Exercise objective —
Reply with one number: the count of lines in the data that hold the string "tailed".
==========
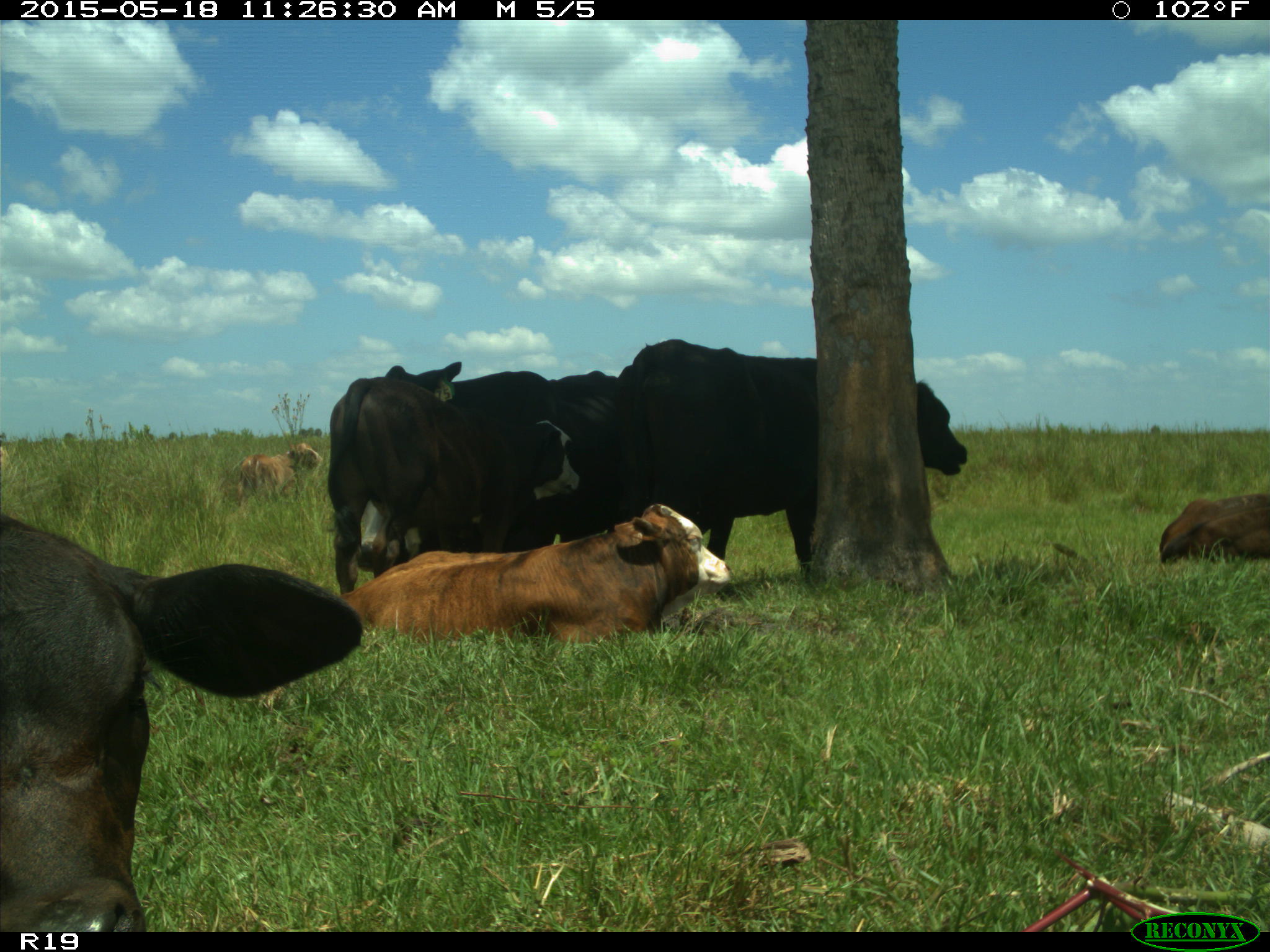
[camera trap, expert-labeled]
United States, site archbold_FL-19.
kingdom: Animalia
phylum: Chordata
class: Mammalia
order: Artiodactyla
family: Bovidae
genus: Bos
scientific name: Bos taurus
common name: domestic cow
Bos taurus (domestic cow).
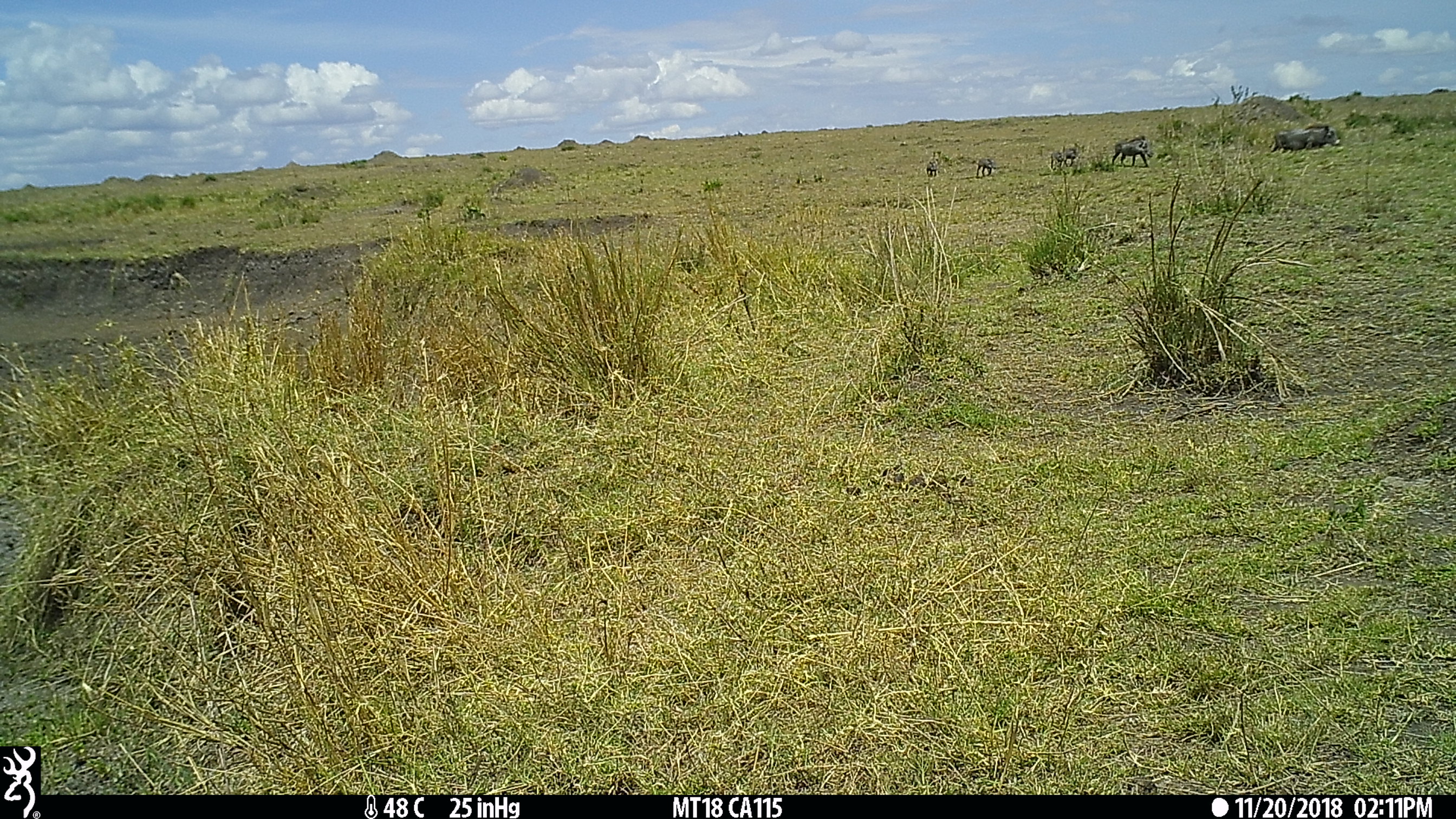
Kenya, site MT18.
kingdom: Animalia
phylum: Chordata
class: Mammalia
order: Artiodactyla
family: Suidae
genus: Phacochoerus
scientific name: Phacochoerus africanus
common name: common warthog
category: warthog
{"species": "warthog (common warthog) (Phacochoerus africanus)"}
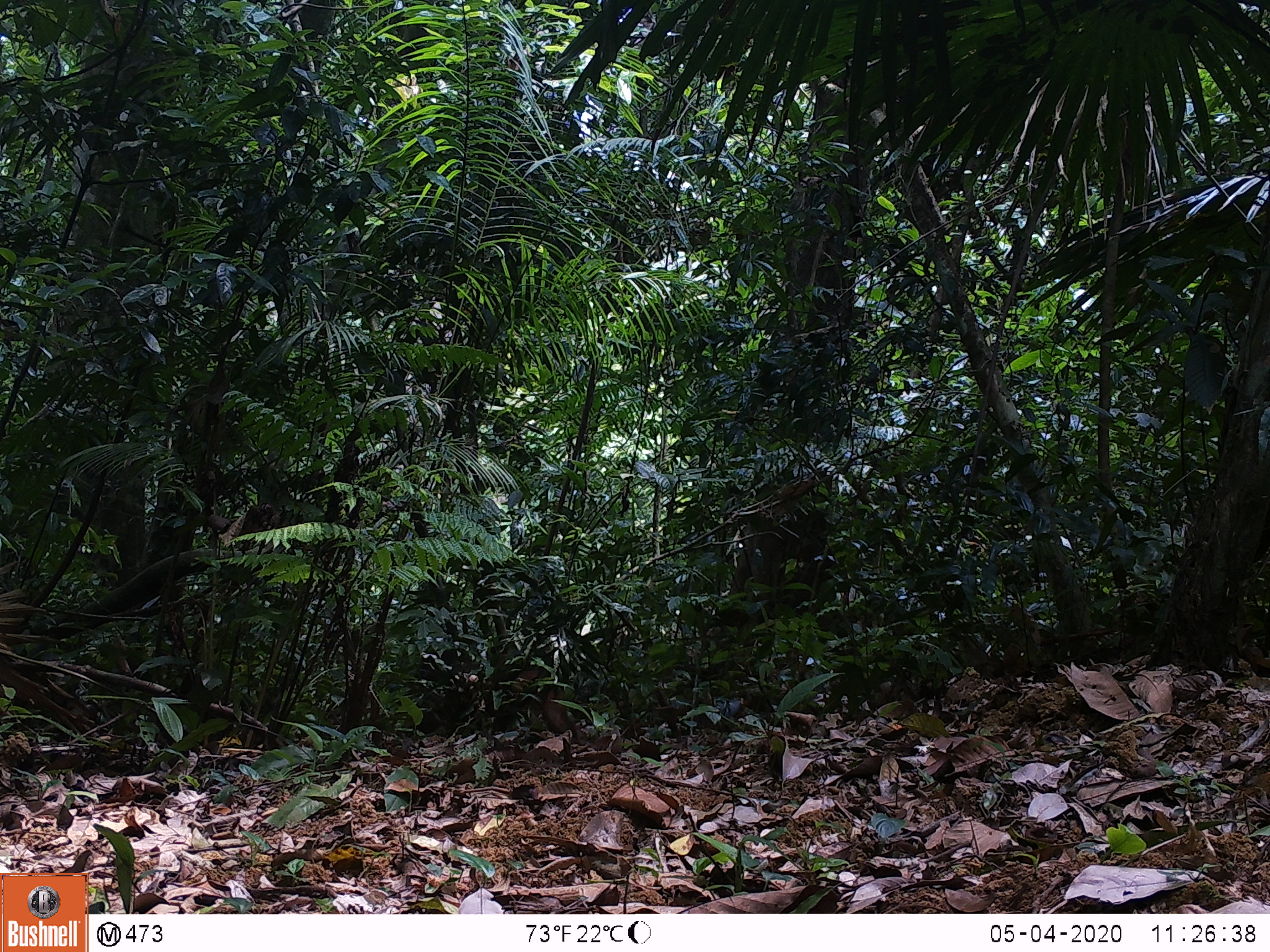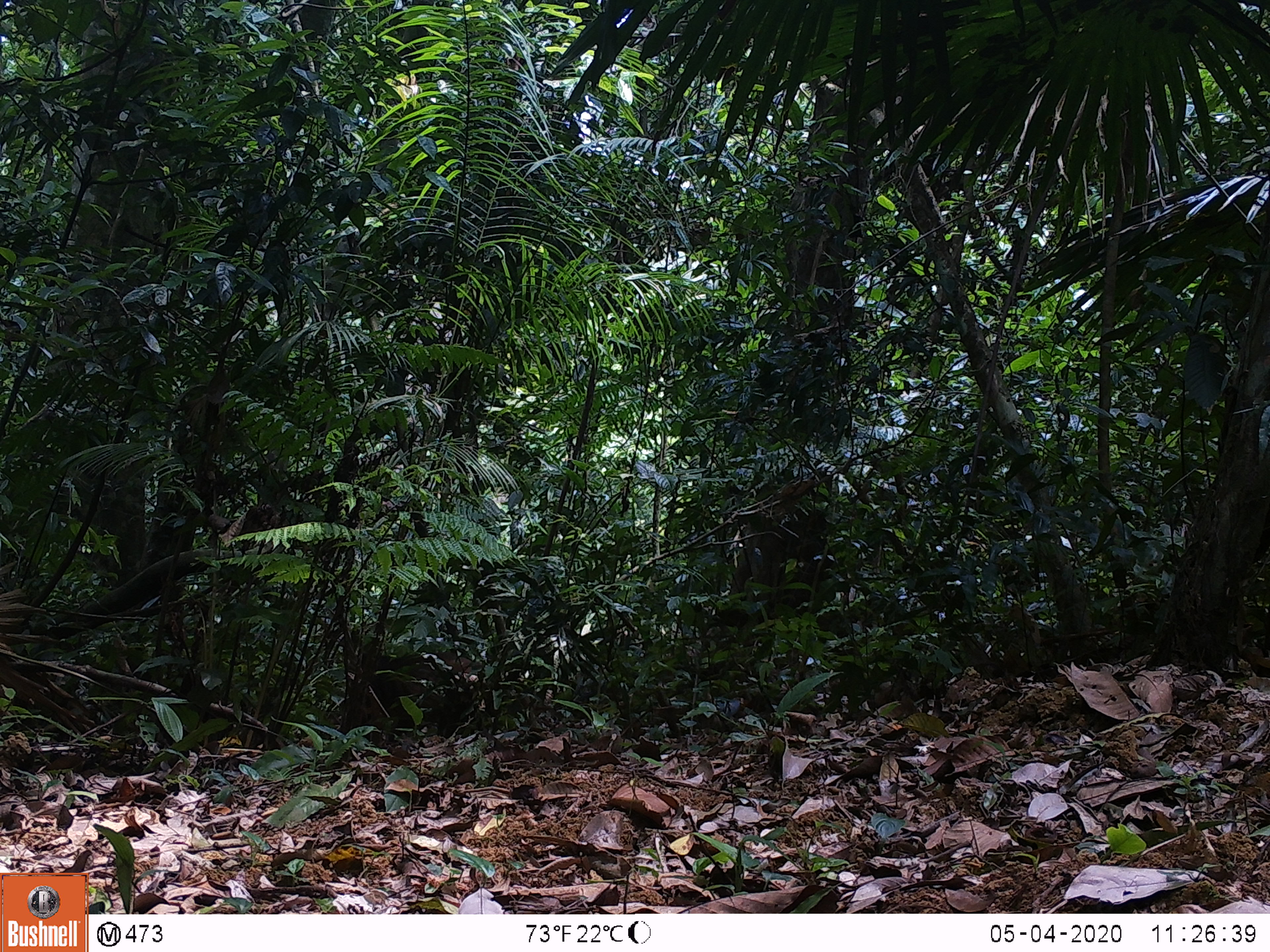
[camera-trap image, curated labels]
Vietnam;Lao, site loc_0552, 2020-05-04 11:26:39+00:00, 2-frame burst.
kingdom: Animalia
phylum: Chordata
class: Mammalia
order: Primates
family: Cercopithecidae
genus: Macaca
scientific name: Macaca arctoides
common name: stump-tailed macaque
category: stump tailed macaque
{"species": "stump tailed macaque (stump-tailed macaque) (Macaca arctoides)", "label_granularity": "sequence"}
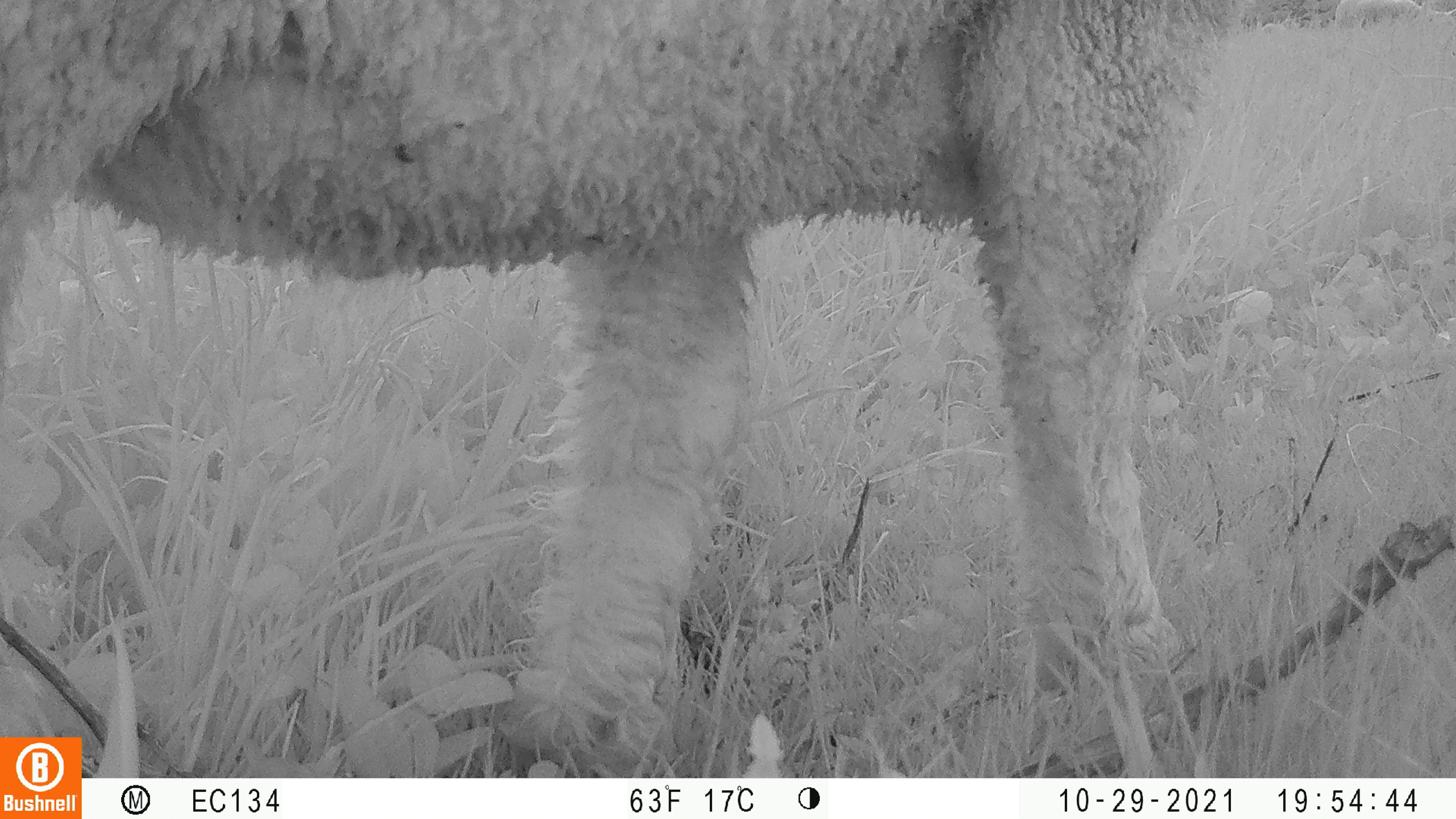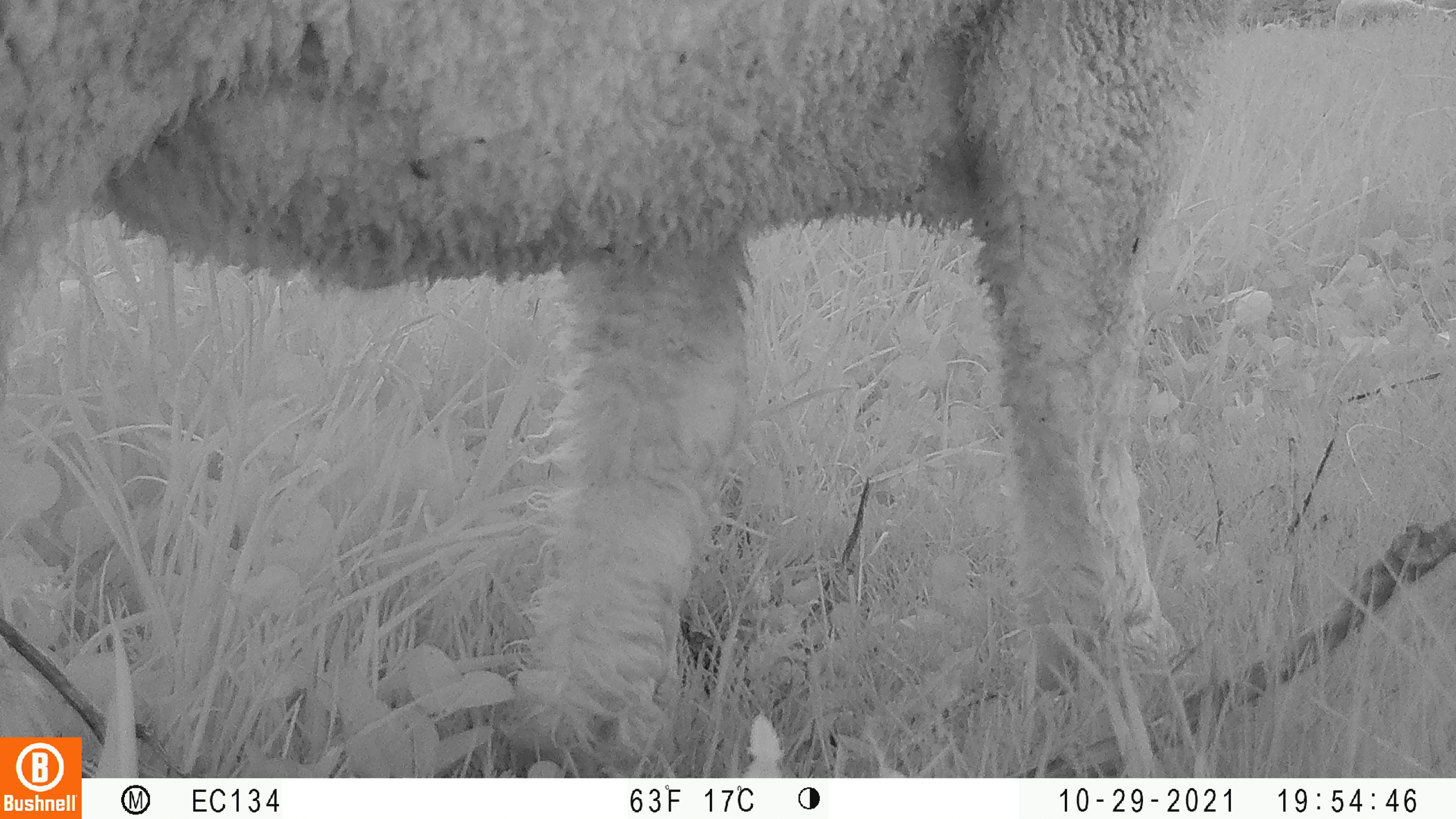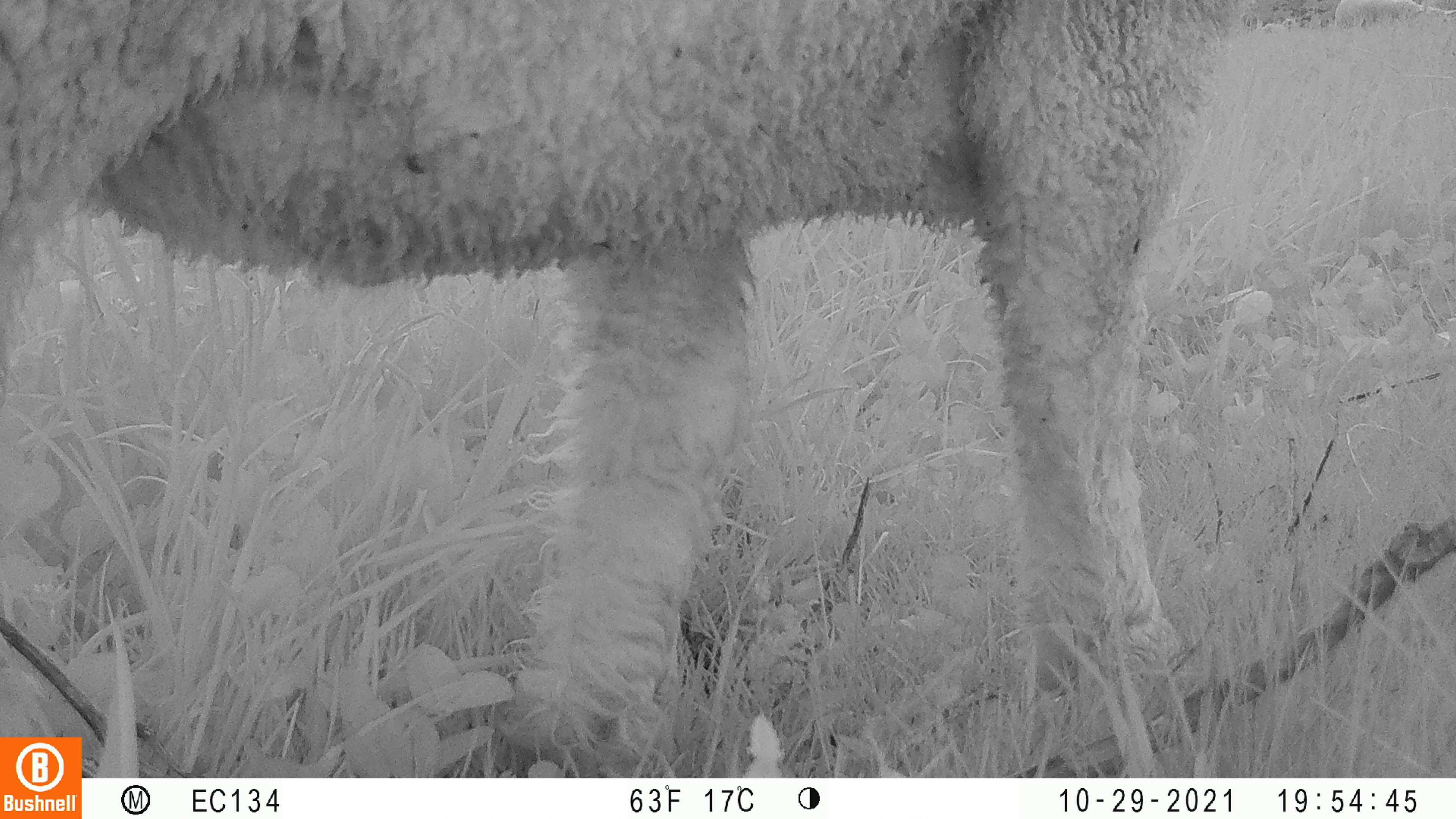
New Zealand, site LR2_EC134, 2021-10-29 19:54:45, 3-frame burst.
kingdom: Animalia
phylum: Chordata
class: Mammalia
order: Artiodactyla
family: Bovidae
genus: Bos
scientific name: Bos taurus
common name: domestic cow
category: cow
==========
Reply to the exercise —
3